▶ **EXERCISE INSTRUCTIONS**: Say yes or no to whether each statement agrees with the text on the UK Youth Climate Coalition, and quote the words from the text that decide it: (a) Power Shift took place at the Institute of Education in London; (b) Kirsty Schneeberger chaired the debate with government ministers one day before the Copenhagen conference; (c) more than 7,000 people took part in Glasgow.

▶ **DOCUMENT TEXT**:
____

From 9–12 October 2009, the organisation organised an event called Power Shift, which was held at the Institute of Education in London. Modelled on a similar event to one organised by the Australian Youth Climate Coalition and carrying the same name as the Energy Action Coalition event in the US, the event was designed to provide training to young people on how to take action on climate change and also provide them with support to undertake their initiatives within their local communities

Three days before the 2009 United Nations Climate Change Conference in Copenhagen, Denmark, Kirsty Schneeberger, one of the 2009 Coordinators for the UKYCC, chaired a question-and-answer debate between a panel of government ministers and 80 young people. The panel included former Prime Minister Gordon Brown, Former Secretary of State for Energy and Climate Change Ed Miliband and Former Minister of State, Foreign & Commonwealth Office Baroness Glenys Kinnock.

A day later, members of the UK Youth Climate Coalition participated in the Wave, organised by coalition partner Stop Climate Chaos. It is estimated that between 40,000 and 50,000 individuals attended the march in London, in addition to over 7,000 participants in Glasgow.

Similarly to previous years, the organisation sent a second youth delegation to the 2009 United Nations Climate Change Conference. In preparation for the talks in Copenhagen, the Youth Delegation met negotiators from the Department of Energy and Climate Change. Darran Martin, one of the youth delegates, was reported to have cycled from the United Kingdom to Copenhagen, Denmark. Before and whilst in Copenhagen, the youth delegation recorded a series of documentaries, to providing inspiring stories directly to young people within the UK.

____

▶ **EXTRACTED ENTRIES**:

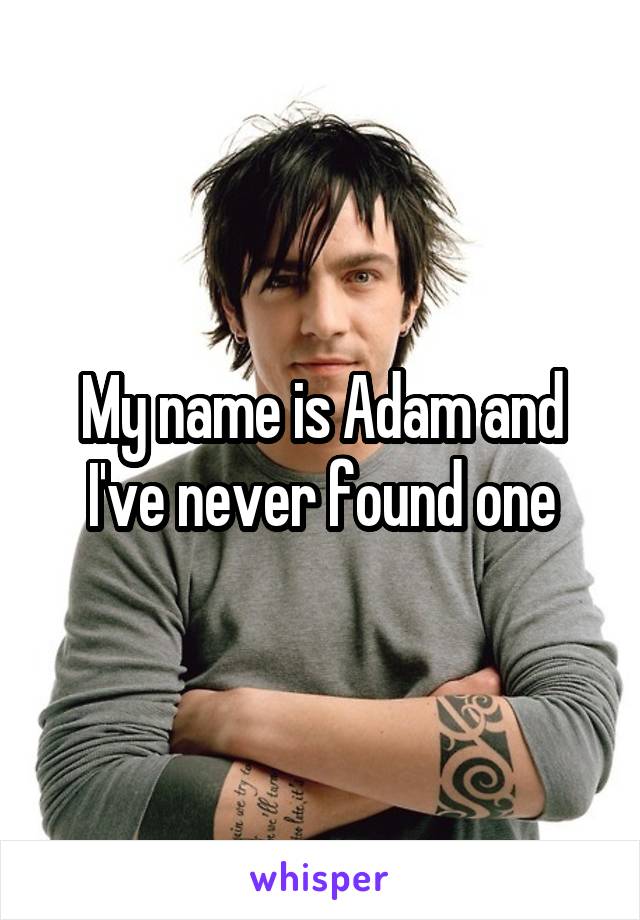 My name is Adam and I've never found one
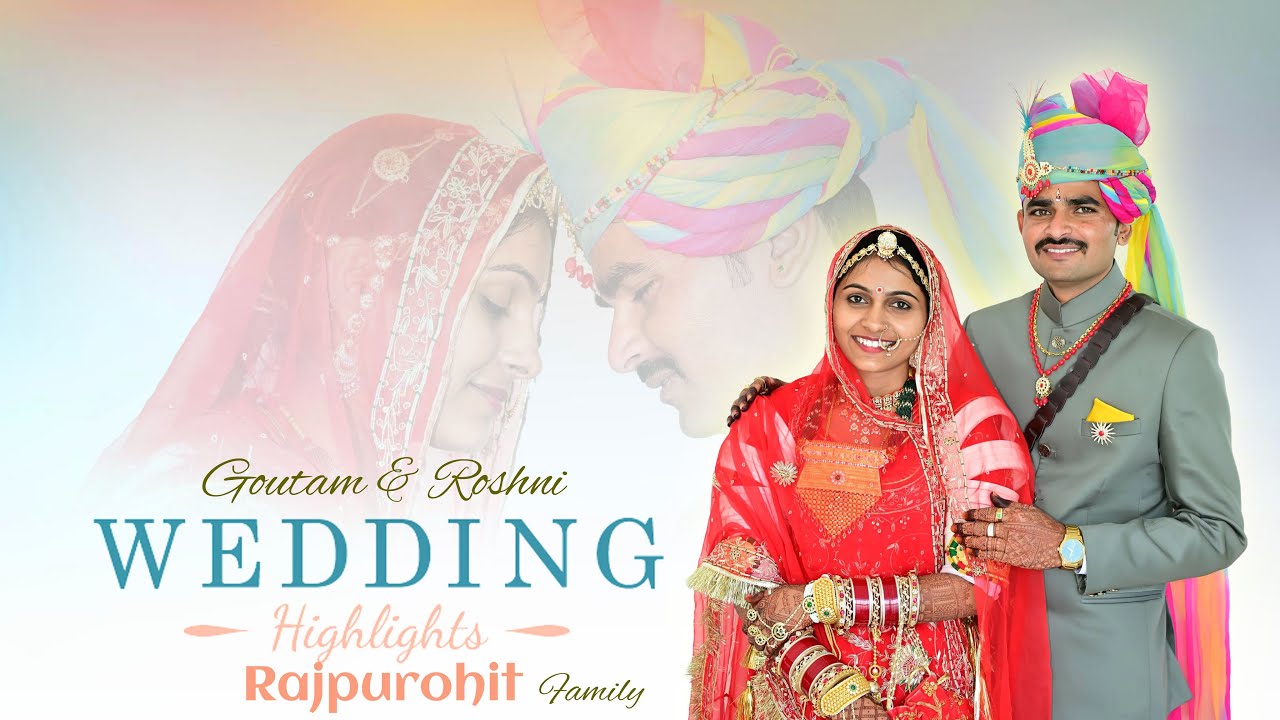 RAJPUROHIT WEDDING HIGHLIGHT 2026 II GOUTAM SINGH WEDS ROSHNI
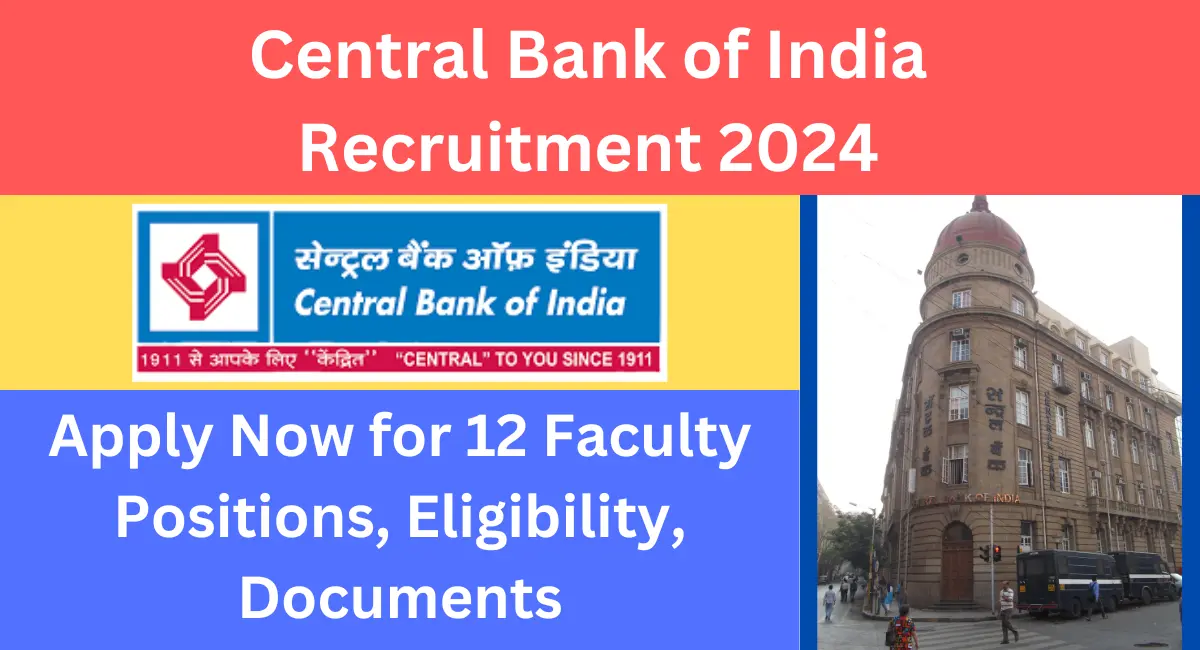 Central Bank of India Recruitment 2024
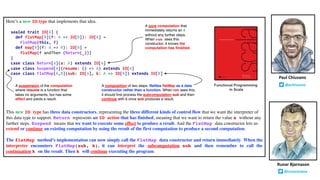 Here’s a new IO type that implements that idea.
sealed trait IO[A] {
def flatMap[B](f: A => IO[B]): IO[B] =
FlatMap(this, f)
def map[B](f: A => B): IO[B] =
flatMap(f andThen (Return(_)))
}
case class Return[A](a: A) extends IO[A]
case class Suspend[A](resume: () => A) extends IO[A]
case class FlatMap[A,B](sub: IO[A], k: A => IO[B]) extends IO[B]
This new IO type has three data constructors, representing the three different kinds of control flow that we want the interpreter of
this data type to support. Return represents an IO action that has finished, meaning that we want to return the value a without any
further steps. Suspend means that we want to execute some effect to produce a result. And the FlatMap data constructor lets us
extend or continue an existing computation by using the result of the first computation to produce a second computation.
The flatMap method’s implementation can now simply call the FlatMap data constructor and return immediately. When the
interpreter encounters FlatMap(sub, k), it can interpret the subcomputation sub and then remember to call the
continuation k on the result. Then k will continue executing the program.
Runar Bjarnason
@runarorama
Paul Chiusano
@pchiusanoFunctional Programming
in Scala
A pure computation that
immediately returns an A
without any further steps.
When run sees this
constructor, it knows the
computation has finished.
A suspension of the computation
where resume is a function that
takes no arguments, but has some
effect and yields a result.
A composition of two steps. Reifies flatMap as a data
constructor rather than a function. When run sees this,
it should first process the subcomputation sub and then
continue with k once sub produces a result.
 
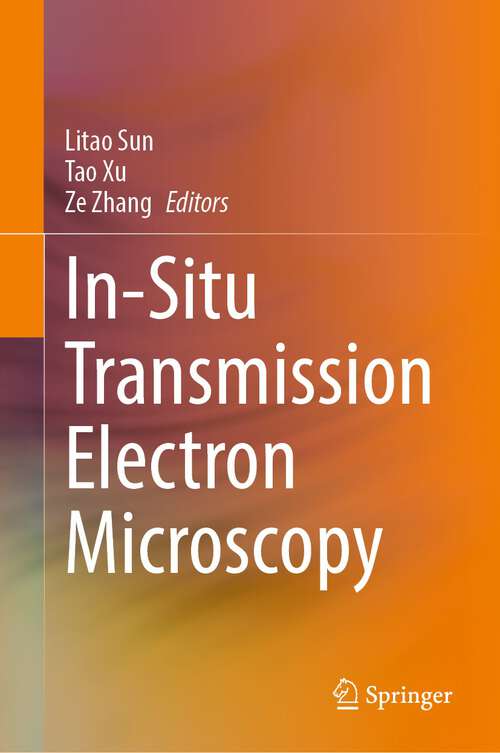 Book cover of In-Situ Transmission Electron Microscopy (1st ed. 2023)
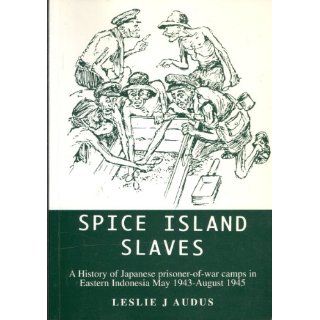 Spice Island Slaves History of Japanese Prisoner of war Camps in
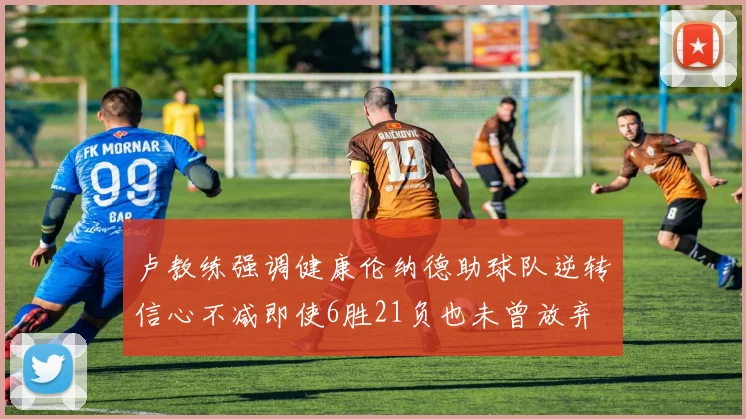 卢教练强调健康伦纳德助球队逆转信心不减即使6胜21负也未曾放弃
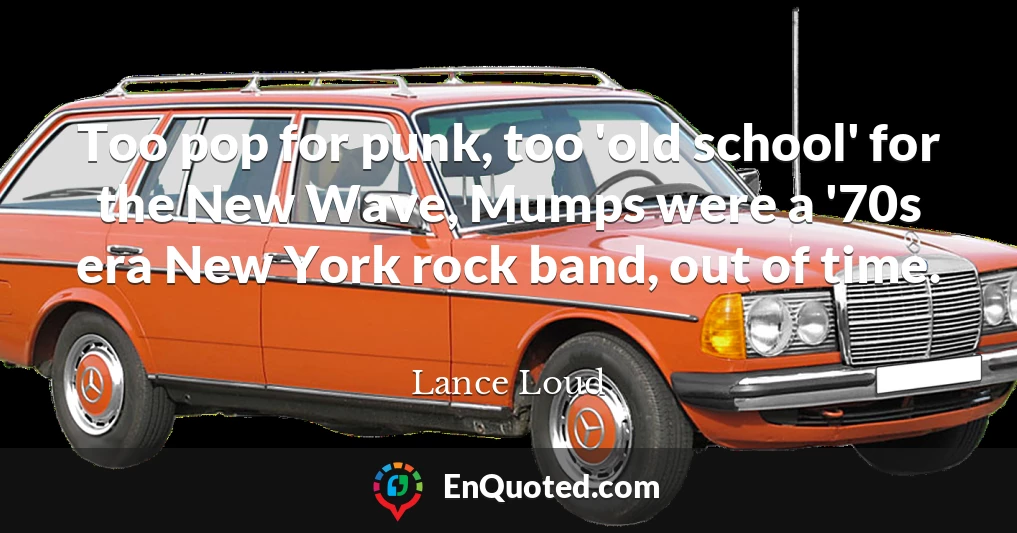 Too pop for punk, too 'old school' for the New Wave, Mumps were a '70s era New York rock band, out of time.
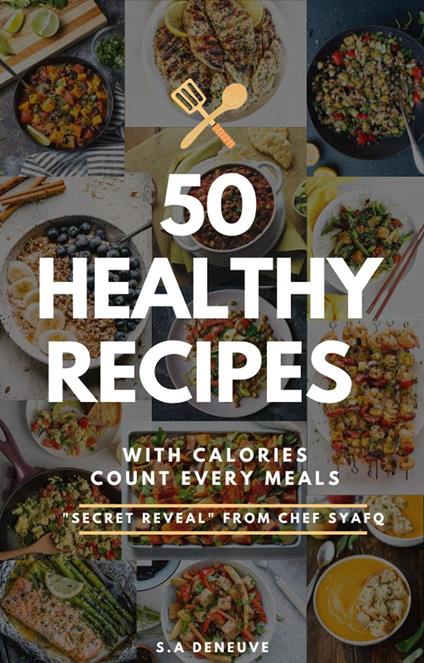 50 Healthy Recipes with Calories Count every meals to Help You Lose Weight, Heal Your Gut, and Live a Healthy Life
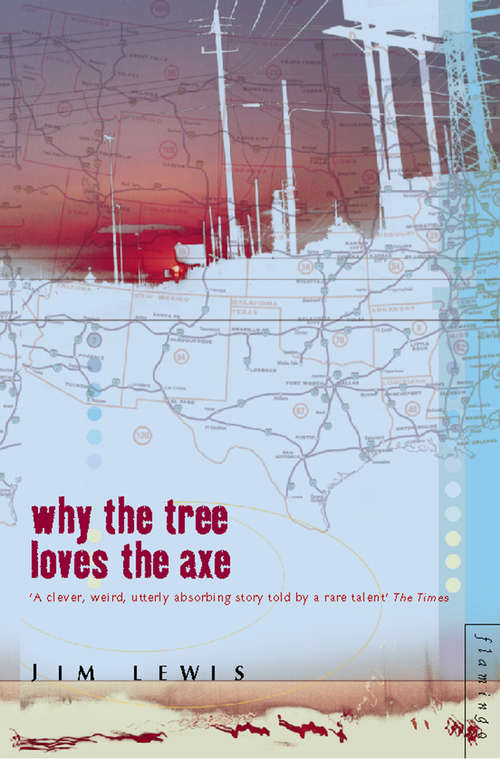 Book cover of Why the Tree Loves the Axe (ePub edition)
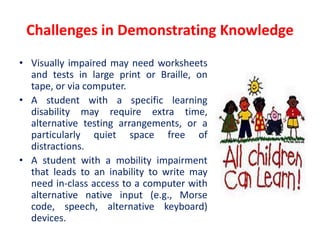Challenges in Demonstrating Knowledge
• Visually impaired may need worksheets
and tests in large print or Braille, on
tape, or via computer.
• A student with a specific learning
disability may require extra time,
alternative testing arrangements, or a
particularly quiet space free of
distractions.
• A student with a mobility impairment
that leads to an inability to write may
need in-class access to a computer with
alternative native input (e.g., Morse
code, speech, alternative keyboard)
devices.
 
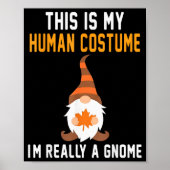 This Is My Human Costume I'm Really A Gnome Hallow Poster (Vorne)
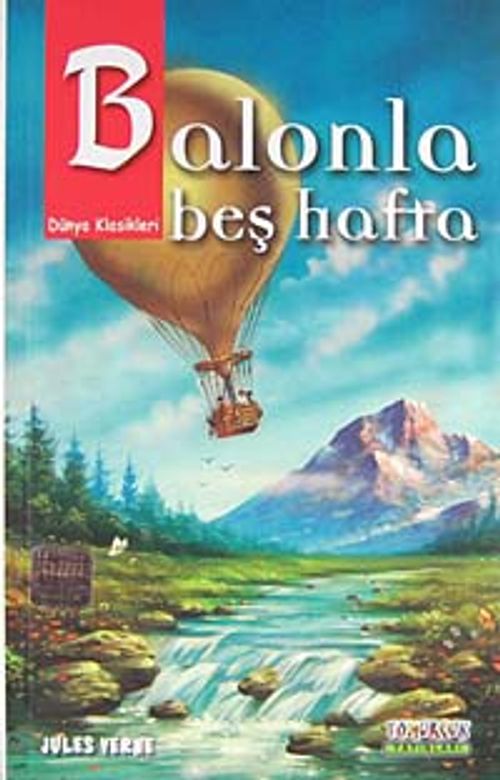 Balonla Beş Hafta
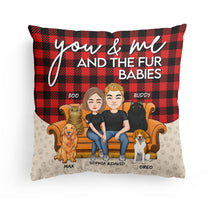 You & Me And The Fur Babies - Personalized Pillow (Insert Included) - Anniversary, Birthday, Funny Gift For Couple, Dog & Cat Lovers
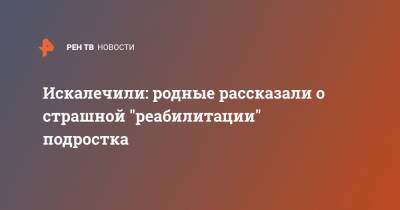 Искалечили: родные рассказали о страшной "реабилитации" подростка - ren.tv - Новосибирская обл.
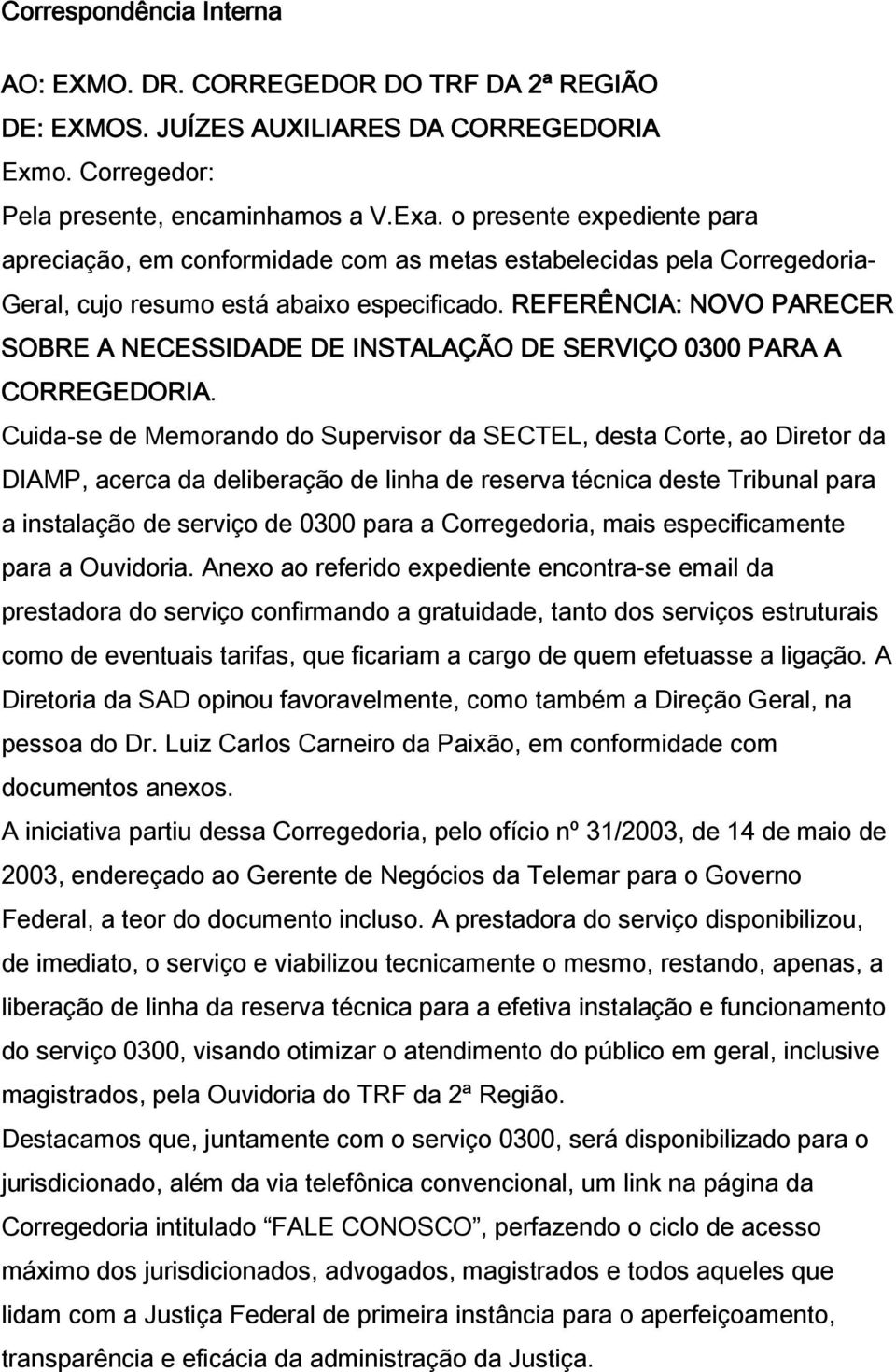 REFERÊNCIA: NOVO PARECER SOBRE A NECESSIDADE DE INSTALAÇÃO DE SERVIÇO 0300 PARA A CORREGEDORIA.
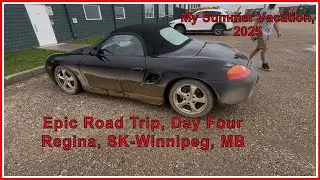 My Summer Vacation 2025.  Epic Road Trip, Day Four.   Regina, SK - Winnipeg, MB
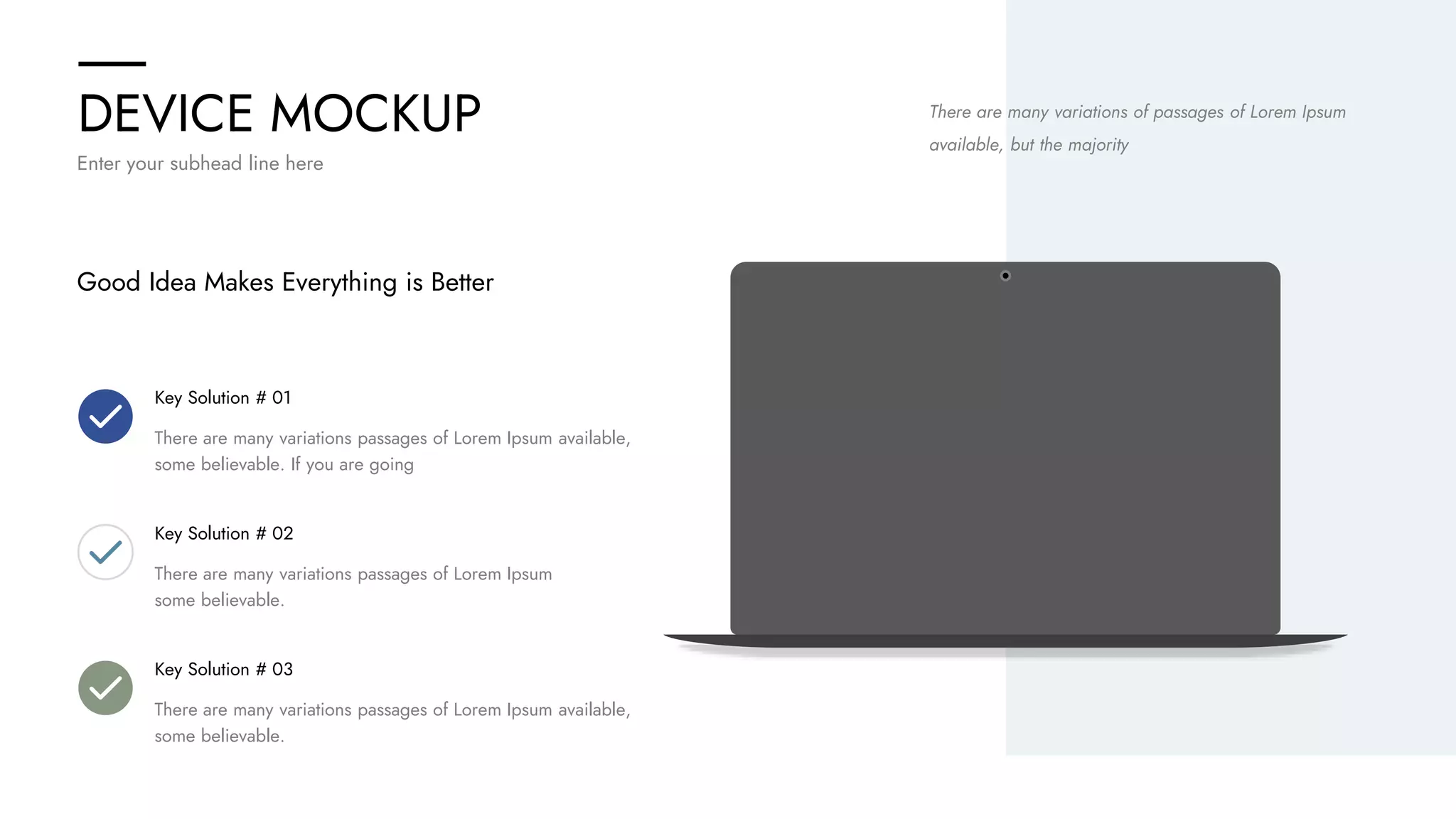 DEVICE MOCKUP
Enter your subhead line here
Good Idea Makes Everything is Better
Key Solution # 01
There are many variations passages of Lorem Ipsum available,
some believable. If you are going
Key Solution # 02
There are many variations passages of Lorem Ipsum
some believable.
Key Solution # 03
There are many variations passages of Lorem Ipsum available,
some believable.
There are many variations of passages of Lorem Ipsum
available, but the majority
 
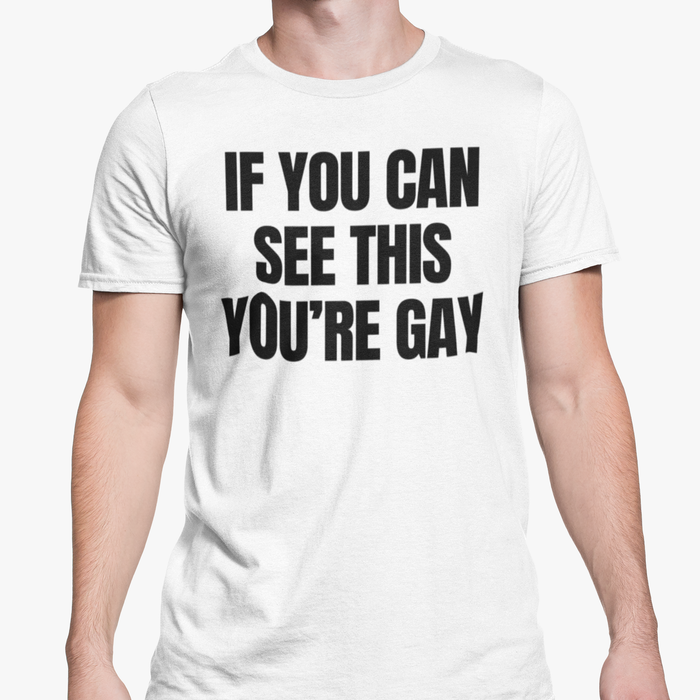 If You Can See This You're Gay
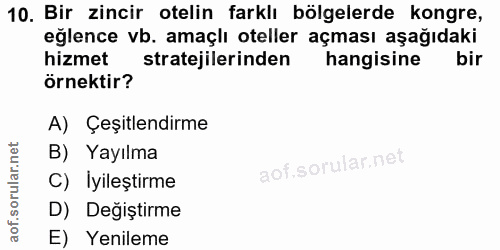 10. soru: Bir zincir otelin farklı bölgelerde kongre, eğlence vb. amaçlı oteller açması aşağıdaki hizmet stratejilerinden hangi…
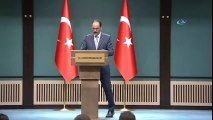 Kabine Toplantısı Sonrası Sözcü İbrahim Kalın'dan Açıklama!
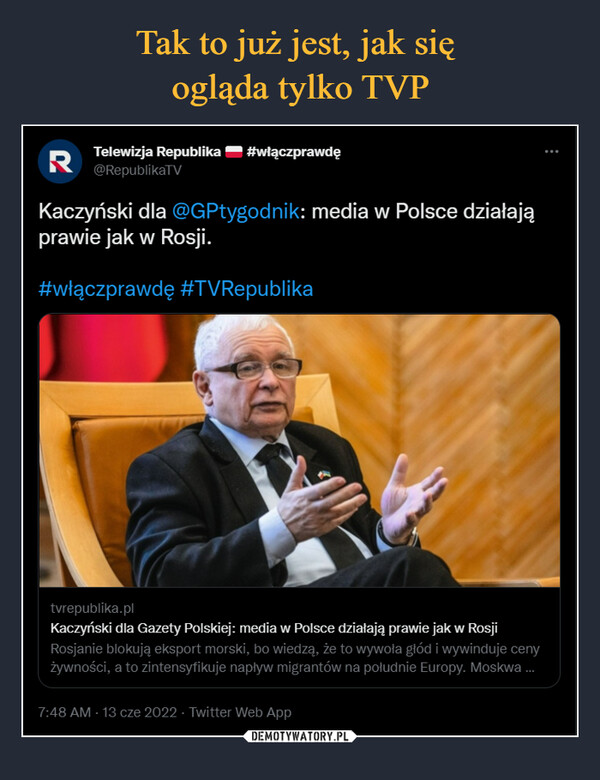  –  Kaczyński dla @GPtygodnik: media w Polsce działająprawie jak w Rosji.#włączprawdę #TVRepublika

____

▶ **OUTPUT FOR THIS TASK**:
(a) Yes: "which was held at the Institute of Education in London"
(b) No: "Three days before the 2009 United Nations Climate Change Conference in Copenhagen, Denmark"
(c) Yes: "in addition to over 7,000 participants in Glasgow"